In the entries below, find each line with the string "blue" and copy it.

### Data excerpts
● ● ●
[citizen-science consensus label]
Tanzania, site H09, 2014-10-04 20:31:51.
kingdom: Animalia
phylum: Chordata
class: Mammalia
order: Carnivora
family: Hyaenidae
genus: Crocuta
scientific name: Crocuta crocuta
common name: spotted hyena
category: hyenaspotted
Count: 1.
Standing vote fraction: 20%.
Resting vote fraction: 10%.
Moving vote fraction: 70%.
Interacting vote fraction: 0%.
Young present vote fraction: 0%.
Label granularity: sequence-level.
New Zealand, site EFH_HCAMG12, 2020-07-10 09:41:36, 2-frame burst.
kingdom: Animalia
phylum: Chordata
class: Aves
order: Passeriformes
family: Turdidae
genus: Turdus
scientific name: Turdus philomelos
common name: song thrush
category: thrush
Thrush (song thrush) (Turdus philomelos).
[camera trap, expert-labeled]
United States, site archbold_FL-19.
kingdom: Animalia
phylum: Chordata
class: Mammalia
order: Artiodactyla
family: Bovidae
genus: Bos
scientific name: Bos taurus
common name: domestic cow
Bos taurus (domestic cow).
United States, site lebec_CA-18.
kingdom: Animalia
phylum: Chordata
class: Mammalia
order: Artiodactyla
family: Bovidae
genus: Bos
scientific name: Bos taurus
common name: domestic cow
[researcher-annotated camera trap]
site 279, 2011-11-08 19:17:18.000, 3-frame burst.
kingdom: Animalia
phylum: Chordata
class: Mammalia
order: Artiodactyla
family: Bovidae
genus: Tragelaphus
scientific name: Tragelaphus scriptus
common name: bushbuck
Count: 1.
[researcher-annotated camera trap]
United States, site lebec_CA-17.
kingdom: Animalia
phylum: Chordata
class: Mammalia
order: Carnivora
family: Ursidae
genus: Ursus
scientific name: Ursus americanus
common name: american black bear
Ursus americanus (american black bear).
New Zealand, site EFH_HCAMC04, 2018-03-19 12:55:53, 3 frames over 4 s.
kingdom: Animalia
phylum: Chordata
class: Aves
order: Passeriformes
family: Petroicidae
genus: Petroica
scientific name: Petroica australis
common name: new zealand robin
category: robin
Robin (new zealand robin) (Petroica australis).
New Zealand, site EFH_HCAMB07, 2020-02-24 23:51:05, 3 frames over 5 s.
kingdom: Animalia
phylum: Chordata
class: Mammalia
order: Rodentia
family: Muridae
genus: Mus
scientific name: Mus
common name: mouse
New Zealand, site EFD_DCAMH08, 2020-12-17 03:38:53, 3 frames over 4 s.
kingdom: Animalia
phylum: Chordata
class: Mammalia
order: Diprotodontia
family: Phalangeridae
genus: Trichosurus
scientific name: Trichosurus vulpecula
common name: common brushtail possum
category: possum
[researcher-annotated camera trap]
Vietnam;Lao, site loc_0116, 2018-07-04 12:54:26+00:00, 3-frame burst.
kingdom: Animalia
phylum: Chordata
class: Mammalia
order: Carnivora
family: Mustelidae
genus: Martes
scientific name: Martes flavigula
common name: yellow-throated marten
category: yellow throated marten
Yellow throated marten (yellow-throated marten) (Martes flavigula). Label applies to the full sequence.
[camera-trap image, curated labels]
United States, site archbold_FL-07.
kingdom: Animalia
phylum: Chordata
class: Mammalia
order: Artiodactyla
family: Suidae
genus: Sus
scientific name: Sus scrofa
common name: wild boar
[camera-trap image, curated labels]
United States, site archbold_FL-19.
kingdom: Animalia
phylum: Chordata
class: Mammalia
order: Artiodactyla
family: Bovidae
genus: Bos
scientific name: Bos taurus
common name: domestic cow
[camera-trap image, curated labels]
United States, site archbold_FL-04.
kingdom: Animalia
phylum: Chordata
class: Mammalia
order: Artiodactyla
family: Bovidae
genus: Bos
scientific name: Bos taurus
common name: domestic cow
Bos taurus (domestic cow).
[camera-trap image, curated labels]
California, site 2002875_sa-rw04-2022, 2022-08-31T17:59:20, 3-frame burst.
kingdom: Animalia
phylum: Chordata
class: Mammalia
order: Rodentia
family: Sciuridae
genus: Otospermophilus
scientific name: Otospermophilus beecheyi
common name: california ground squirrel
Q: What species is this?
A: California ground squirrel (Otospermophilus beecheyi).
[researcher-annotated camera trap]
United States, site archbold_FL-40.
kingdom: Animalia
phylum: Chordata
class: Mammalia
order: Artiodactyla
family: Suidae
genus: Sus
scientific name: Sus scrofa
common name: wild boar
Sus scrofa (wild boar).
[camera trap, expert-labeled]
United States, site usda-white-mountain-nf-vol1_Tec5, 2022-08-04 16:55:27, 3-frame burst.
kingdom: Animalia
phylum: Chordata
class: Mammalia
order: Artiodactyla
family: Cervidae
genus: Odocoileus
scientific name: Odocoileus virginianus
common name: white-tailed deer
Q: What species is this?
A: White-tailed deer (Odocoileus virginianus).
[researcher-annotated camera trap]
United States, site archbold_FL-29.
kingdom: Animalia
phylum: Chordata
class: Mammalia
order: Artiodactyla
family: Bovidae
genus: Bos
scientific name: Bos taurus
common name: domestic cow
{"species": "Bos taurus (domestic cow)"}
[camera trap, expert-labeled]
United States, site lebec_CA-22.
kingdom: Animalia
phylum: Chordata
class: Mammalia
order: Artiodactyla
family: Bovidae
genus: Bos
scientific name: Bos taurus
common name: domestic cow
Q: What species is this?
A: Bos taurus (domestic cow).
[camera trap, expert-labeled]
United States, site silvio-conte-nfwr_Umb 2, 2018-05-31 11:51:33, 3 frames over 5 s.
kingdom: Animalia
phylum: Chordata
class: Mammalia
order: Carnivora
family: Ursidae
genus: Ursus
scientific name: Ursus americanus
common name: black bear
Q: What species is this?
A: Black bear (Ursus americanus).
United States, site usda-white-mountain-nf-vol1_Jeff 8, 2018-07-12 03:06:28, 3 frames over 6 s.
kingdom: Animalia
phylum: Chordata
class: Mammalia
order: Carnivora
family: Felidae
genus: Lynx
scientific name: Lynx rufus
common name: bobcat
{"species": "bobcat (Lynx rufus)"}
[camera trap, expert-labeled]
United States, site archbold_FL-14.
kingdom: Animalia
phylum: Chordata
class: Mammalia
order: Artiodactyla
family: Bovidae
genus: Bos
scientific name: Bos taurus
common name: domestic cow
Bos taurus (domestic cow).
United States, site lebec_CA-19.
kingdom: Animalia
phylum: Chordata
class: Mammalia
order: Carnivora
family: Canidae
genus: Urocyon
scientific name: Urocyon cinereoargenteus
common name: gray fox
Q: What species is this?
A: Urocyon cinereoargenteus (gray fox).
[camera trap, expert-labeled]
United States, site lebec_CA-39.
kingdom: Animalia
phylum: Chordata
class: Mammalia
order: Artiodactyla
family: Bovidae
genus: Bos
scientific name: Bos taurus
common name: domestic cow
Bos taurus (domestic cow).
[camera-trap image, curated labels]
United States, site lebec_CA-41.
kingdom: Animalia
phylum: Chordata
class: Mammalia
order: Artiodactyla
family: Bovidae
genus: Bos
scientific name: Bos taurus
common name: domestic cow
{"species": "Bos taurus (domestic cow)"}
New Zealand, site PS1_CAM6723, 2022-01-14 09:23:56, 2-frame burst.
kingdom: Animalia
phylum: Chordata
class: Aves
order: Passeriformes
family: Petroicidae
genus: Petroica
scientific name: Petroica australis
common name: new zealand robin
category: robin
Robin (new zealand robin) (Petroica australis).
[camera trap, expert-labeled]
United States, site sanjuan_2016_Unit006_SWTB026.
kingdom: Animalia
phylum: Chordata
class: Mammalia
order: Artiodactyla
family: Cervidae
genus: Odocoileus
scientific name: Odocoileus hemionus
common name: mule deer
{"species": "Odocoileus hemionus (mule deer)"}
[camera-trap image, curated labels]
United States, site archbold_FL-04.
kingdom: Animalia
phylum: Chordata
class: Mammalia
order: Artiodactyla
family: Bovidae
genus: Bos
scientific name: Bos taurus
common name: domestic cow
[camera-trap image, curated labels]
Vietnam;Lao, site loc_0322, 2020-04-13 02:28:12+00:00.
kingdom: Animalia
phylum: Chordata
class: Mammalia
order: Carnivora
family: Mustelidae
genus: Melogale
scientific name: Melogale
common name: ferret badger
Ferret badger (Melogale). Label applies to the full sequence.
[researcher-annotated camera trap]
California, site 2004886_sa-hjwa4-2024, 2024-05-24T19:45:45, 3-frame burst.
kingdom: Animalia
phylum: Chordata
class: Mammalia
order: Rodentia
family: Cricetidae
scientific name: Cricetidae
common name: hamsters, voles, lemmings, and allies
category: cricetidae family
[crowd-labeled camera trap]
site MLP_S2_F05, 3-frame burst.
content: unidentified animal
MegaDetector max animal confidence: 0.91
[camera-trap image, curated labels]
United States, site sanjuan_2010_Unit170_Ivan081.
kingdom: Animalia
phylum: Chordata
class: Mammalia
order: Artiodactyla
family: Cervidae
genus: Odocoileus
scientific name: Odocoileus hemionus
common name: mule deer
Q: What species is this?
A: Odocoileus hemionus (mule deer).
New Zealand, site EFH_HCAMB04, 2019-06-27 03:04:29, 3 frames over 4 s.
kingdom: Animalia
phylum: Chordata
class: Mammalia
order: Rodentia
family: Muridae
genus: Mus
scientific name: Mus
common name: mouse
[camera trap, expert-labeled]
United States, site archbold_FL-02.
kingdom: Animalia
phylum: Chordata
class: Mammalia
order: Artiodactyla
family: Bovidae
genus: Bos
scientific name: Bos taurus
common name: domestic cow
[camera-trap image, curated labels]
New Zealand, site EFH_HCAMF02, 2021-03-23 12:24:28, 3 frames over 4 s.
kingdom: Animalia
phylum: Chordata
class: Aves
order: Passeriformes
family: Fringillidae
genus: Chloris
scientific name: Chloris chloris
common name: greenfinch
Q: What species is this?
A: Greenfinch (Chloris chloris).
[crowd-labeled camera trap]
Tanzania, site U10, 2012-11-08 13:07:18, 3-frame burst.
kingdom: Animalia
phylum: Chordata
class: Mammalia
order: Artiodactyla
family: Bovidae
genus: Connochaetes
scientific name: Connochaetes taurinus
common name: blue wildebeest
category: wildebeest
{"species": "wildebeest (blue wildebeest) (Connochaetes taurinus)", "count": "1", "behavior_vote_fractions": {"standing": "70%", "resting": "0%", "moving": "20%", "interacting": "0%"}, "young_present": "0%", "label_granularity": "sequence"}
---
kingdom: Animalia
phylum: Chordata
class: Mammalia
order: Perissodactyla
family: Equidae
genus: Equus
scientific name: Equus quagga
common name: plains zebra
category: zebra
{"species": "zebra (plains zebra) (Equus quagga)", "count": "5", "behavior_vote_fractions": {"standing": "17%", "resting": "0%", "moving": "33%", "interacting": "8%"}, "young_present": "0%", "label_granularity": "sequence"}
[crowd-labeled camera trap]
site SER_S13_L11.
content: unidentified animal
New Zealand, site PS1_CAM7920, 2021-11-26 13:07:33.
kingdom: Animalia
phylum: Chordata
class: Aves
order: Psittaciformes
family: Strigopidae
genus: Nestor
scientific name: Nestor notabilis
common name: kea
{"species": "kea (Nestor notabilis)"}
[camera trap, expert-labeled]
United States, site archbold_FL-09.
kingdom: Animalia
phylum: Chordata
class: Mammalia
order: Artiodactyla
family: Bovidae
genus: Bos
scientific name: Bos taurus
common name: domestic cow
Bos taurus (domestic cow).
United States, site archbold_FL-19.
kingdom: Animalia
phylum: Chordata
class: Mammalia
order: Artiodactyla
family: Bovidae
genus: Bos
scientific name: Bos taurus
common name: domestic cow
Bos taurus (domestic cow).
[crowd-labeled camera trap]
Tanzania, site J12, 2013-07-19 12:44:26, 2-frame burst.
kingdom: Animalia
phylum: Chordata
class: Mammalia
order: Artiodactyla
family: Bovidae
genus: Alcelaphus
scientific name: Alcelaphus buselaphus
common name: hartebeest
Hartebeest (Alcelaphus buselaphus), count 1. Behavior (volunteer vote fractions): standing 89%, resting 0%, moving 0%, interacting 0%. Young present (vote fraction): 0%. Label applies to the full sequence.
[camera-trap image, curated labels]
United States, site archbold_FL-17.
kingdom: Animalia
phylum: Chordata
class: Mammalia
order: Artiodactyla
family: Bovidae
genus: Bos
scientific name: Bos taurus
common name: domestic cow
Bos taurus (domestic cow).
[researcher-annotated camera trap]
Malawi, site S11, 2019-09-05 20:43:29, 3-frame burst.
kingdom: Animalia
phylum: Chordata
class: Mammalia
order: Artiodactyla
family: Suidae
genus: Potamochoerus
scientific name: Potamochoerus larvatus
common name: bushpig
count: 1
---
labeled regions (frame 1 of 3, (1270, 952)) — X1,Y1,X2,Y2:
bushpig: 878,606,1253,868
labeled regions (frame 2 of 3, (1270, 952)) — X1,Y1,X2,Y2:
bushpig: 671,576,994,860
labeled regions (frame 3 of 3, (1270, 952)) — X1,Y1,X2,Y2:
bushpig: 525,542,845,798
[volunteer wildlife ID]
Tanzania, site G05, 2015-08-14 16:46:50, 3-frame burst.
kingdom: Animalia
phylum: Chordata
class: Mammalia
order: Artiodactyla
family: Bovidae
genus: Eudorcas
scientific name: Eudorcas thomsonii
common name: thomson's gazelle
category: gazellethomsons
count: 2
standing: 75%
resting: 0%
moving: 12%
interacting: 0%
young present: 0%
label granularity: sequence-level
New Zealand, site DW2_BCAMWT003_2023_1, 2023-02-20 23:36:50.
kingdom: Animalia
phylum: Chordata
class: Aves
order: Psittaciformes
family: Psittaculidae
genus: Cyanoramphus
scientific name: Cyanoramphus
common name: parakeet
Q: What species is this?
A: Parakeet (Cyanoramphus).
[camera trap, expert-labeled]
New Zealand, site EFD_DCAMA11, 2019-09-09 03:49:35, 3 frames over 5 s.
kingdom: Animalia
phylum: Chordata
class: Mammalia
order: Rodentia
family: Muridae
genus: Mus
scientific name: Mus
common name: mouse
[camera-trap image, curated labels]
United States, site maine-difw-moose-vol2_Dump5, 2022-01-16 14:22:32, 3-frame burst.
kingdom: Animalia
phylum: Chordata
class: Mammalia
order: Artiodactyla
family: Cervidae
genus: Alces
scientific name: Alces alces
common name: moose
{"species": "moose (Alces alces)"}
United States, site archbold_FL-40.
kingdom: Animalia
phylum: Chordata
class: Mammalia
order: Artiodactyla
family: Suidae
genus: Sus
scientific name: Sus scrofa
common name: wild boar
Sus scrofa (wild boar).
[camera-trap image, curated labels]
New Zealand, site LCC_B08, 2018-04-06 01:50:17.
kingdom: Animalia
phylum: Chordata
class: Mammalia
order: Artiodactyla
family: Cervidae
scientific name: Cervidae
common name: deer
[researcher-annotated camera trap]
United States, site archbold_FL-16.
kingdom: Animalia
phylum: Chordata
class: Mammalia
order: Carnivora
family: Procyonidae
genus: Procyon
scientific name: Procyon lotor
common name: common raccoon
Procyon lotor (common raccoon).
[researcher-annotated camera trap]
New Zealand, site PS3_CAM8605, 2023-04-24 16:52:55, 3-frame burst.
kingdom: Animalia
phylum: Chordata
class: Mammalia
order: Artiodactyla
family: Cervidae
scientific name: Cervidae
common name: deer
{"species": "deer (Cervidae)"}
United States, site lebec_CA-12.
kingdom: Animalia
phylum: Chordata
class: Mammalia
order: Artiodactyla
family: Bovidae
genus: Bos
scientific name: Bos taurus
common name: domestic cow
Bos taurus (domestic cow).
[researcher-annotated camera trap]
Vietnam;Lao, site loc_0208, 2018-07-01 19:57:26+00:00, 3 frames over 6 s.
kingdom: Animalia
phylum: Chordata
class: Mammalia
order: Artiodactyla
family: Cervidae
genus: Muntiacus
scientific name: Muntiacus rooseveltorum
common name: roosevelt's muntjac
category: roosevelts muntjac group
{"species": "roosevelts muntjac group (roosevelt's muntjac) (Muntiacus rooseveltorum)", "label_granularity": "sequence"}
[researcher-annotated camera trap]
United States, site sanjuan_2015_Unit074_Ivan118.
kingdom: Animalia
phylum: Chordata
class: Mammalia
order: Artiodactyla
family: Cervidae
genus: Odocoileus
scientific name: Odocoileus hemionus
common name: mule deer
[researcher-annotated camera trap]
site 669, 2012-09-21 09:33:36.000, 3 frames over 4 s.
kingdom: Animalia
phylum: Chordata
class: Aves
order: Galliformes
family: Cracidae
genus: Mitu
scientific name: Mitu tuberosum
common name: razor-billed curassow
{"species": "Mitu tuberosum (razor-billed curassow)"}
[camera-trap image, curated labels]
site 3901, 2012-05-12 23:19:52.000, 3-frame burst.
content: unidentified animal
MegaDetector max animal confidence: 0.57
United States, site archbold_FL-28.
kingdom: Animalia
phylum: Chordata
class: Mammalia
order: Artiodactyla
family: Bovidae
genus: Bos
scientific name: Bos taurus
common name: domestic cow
● ● ●
### Output of the task
common name: blue wildebeest
{"species": "wildebeest (blue wildebeest) (Connochaetes taurinus)", "count": "1", "behavior_vote_fractions": {"standing": "70%", "resting": "0%", "moving": "20%", "interacting": "0%"}, "young_present": "0%", "label_granularity": "sequence"}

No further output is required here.